§ DATASET RECORDS:
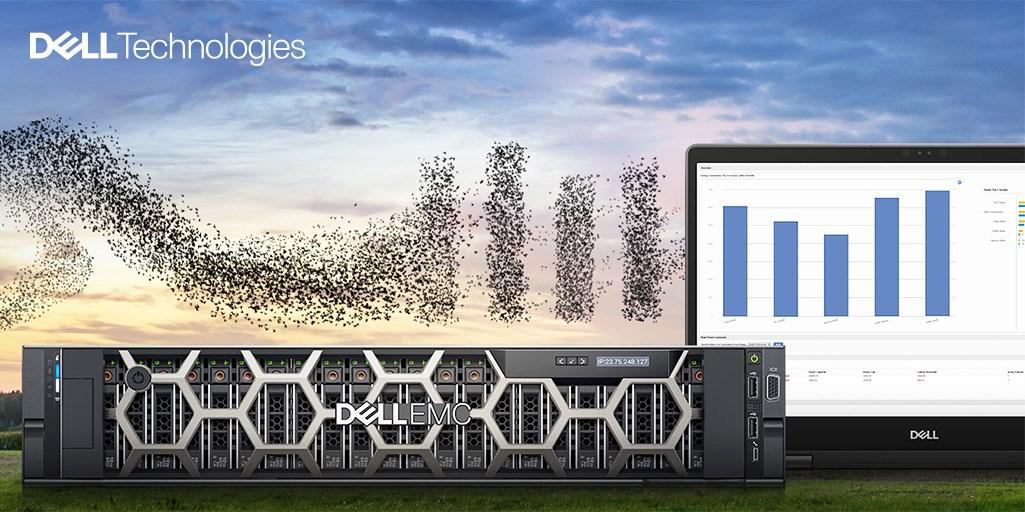 Dell Techologies Romania plantează un copac pentru fiecare participant la evenimentele de Transformare Digitală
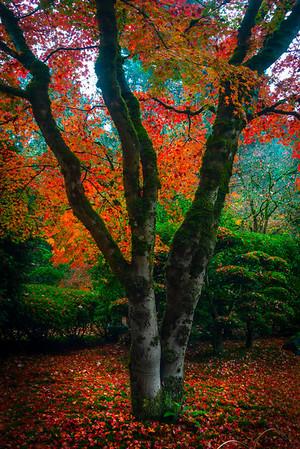 Japanese Gardens, Portland, Oregon_19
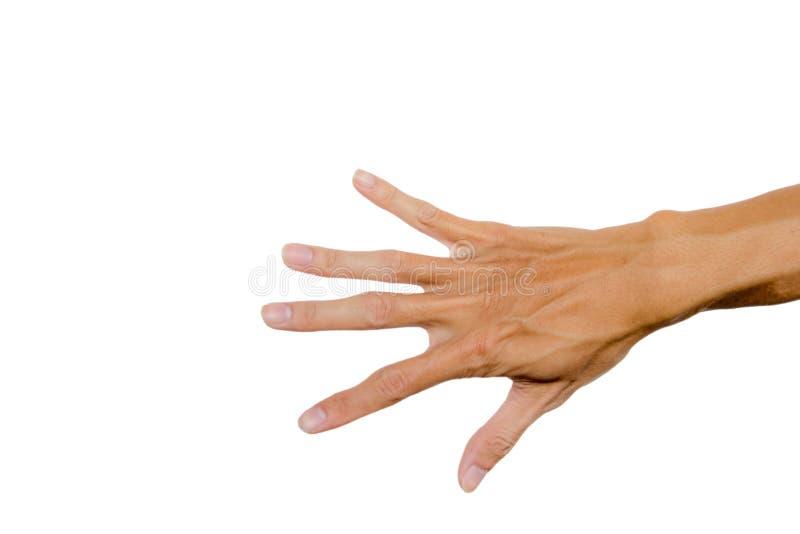 Dra tillbaka av rätt gömma i handflatan handen som isoleras på vit bakgrund Snabb bana den dåliga falska gesthanden betyder nr arkivbilder
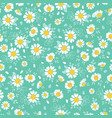 vintage daisies ditsy seamless pattern vector image vector image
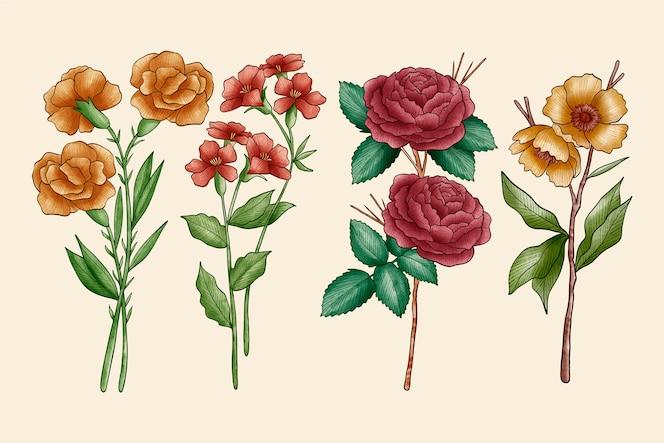 Kolekcja kwiatów botaniki vintage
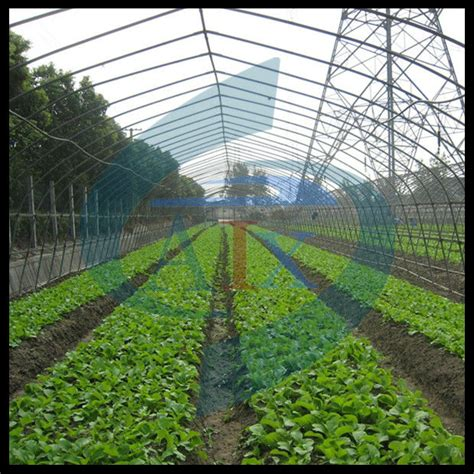 Automatic Seed Planter by Automatic Precision Vegetable Manual Seed Planter Buy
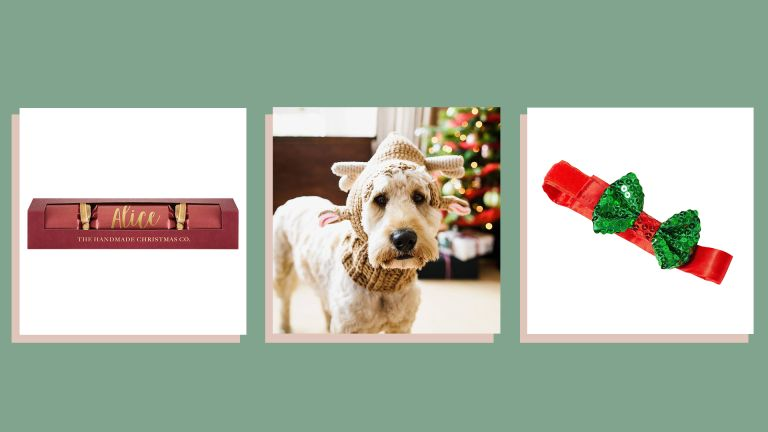 three of w&h's picks for Christmas gifts for dogs—a personalized cracker, reindeer ears on a dog and a festive bow collar—on a green background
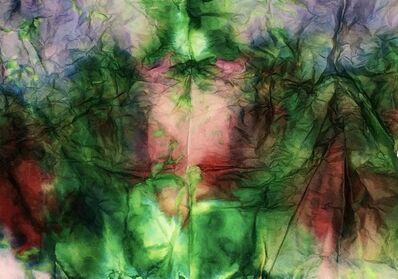 Maya Freelon Asante, 'Balance 2 (diptych)', 2017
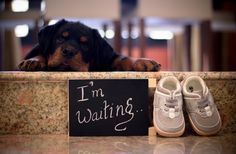 This Pregnant Couple Did A Perfect Photoshoot After Being Told To Give Up Their Dogs Unique Maternity Photos, Maternity Poses, Unique Baby Announcement, New Baby Announcements, Pregnant Dog, Pregnant Couple, Pregnant Lady, Animal Shelters Near Me, Maternity Photographer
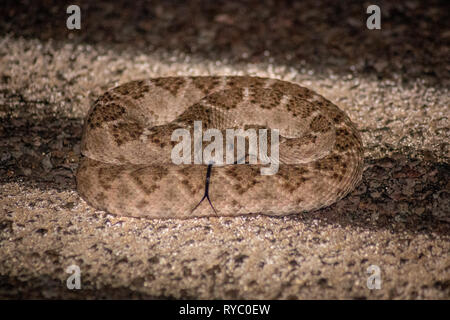 A deadly western diamondback rattlesnake is ready to strike while moving about the night. - Stock Photo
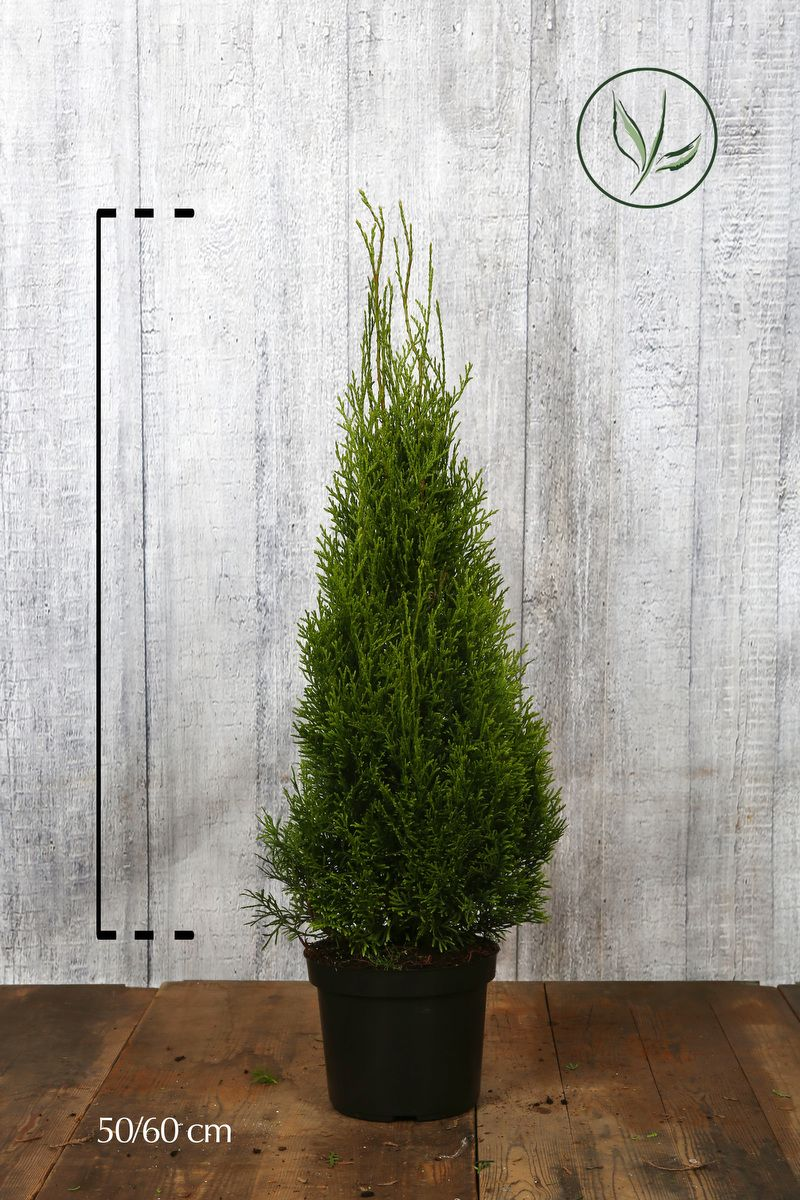 Thuya du Canada 'Smaragd'  Conteneur 50-60 cm Qualité extra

§ TASK REQUIREMENTS: Copy out the data above to the letter, and keep every picture out of it.

§ ANSWER SPACE:
 Dell Techologies Romania plantează un copac pentru fiecare participant la evenimentele de Transformare Digitală
 Japanese Gardens, Portland, Oregon_19
 Dra tillbaka av rätt gömma i handflatan handen som isoleras på vit bakgrund Snabb bana den dåliga falska gesthanden betyder nr arkivbilder
 vintage daisies ditsy seamless pattern vector image vector image
 Kolekcja kwiatów botaniki vintage
 Automatic Seed Planter by Automatic Precision Vegetable Manual Seed Planter Buy
 three of w&h's picks for Christmas gifts for dogs—a personalized cracker, reindeer ears on a dog and a festive bow collar—on a green background
 Maya Freelon Asante, 'Balance 2 (diptych)', 2017
 This Pregnant Couple Did A Perfect Photoshoot After Being Told To Give Up Their Dogs Unique Maternity Photos, Maternity Poses, Unique Baby Announcement, New Baby Announcements, Pregnant Dog, Pregnant Couple, Pregnant Lady, Animal Shelters Near Me, Maternity Photographer
 A deadly western diamondback rattlesnake is ready to strike while moving about the night. - Stock Photo
 Thuya du Canada 'Smaragd'  Conteneur 50-60 cm Qualité extra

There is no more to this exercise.